How to create 25M jobs by decarbonizing the economy - Glench
https://www.fastcompany.com/90533448/how-to-create-25-million-jobs-by-decarbonizing-the-economy
======
Glench
This is from Saul Griffith of Otherlab
([https://www.otherlab.com/](https://www.otherlab.com/)) who has detailed his
comprehensive plan to decarbonize the US economy in several different reports
but most recently the Rewiring America handbook:
[https://www.rewiringamerica.org/handbook](https://www.rewiringamerica.org/handbook)

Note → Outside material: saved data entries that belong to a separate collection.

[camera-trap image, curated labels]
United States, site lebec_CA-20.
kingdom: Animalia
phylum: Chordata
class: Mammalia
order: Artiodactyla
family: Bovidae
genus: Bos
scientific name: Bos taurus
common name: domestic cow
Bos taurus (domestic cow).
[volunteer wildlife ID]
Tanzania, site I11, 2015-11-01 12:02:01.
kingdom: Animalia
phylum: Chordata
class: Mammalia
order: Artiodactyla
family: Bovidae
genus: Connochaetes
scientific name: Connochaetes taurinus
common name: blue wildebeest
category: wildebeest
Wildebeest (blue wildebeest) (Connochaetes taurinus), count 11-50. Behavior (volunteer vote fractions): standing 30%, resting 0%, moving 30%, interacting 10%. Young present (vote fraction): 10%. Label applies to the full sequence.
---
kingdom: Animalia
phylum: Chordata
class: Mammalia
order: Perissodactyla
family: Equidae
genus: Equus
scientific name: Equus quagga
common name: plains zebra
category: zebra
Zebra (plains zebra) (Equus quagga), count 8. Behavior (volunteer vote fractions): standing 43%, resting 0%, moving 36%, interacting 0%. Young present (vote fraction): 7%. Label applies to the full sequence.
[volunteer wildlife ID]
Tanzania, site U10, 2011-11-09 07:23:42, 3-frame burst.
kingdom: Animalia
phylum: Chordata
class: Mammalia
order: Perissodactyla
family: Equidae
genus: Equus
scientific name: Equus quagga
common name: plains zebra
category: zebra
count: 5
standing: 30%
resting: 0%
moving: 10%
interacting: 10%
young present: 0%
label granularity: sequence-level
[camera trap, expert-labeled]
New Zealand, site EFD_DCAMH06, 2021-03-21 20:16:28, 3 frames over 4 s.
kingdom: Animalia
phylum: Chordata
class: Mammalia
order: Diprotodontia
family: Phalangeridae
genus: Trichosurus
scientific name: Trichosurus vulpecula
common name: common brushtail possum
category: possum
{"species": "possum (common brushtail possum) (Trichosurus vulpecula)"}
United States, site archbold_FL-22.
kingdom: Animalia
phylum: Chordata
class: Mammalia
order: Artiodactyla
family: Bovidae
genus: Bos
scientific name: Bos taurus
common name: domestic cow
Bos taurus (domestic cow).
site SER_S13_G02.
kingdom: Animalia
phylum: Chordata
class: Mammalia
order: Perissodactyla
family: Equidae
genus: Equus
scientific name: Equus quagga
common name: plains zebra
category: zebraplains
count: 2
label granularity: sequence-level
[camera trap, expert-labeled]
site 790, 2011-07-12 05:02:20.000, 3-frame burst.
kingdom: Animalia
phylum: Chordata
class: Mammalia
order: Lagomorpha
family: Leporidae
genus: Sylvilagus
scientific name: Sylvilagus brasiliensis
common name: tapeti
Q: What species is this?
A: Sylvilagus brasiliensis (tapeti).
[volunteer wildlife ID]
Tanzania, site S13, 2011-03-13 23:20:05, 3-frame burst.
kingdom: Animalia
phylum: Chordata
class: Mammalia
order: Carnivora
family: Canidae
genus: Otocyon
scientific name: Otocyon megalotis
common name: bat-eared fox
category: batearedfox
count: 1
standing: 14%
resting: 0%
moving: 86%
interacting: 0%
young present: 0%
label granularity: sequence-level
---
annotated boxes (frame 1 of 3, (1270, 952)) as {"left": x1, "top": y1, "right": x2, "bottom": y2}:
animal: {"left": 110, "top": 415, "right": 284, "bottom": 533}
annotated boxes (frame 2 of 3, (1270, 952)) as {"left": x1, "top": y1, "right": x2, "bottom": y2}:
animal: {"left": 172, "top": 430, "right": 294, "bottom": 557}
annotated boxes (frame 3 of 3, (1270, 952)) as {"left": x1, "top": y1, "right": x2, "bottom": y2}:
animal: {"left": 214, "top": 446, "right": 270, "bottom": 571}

The bottom line is that by electrifying everything (transportation, HVAC, etc)
at rates as fast as possible, we reduce total energy usage by 40-50% due to
inherent efficiencies in electric. We also switch over all electric generation
to solar and wind deployed massively and before the typical replacement cycle
of fossil fuel infrastructure.

------
ID1452319
The thing I never quite understand about these claims is whether it is a net
25m jobs created or if an equal number of jobs will be lost in old fossil-
based industries.

For example, if you decarbon the energy sector this presumably means coal and
gas fired power stations will have to close and those employed there in turn
are out of a job.

------
dangoljames
This should be the 'New Deal' of the 21st century.